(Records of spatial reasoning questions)
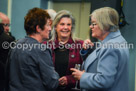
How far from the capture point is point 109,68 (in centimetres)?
135

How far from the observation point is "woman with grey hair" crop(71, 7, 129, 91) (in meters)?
1.36

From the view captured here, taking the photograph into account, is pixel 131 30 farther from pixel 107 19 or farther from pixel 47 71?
pixel 47 71

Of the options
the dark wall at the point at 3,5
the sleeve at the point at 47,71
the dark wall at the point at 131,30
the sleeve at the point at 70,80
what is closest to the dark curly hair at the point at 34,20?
the sleeve at the point at 47,71

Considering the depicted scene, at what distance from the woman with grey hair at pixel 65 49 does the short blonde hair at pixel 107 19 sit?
63 cm

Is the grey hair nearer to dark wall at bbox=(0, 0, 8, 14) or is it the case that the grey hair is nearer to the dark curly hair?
the dark curly hair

WHAT YOU ARE ASKED TO DO: Format the stretch from the line containing "Of the options" through the end of the records as a JSON list of strings, one string per line, with blank lines omitted.

REPLY TO THE TASK:
[
  "Of the options",
  "the dark wall at the point at 3,5",
  "the sleeve at the point at 47,71",
  "the dark wall at the point at 131,30",
  "the sleeve at the point at 70,80",
  "what is closest to the dark curly hair at the point at 34,20?",
  "the sleeve at the point at 47,71",
  "Considering the depicted scene, at what distance from the woman with grey hair at pixel 65 49 does the short blonde hair at pixel 107 19 sit?",
  "63 cm",
  "Is the grey hair nearer to dark wall at bbox=(0, 0, 8, 14) or is it the case that the grey hair is nearer to the dark curly hair?",
  "the dark curly hair"
]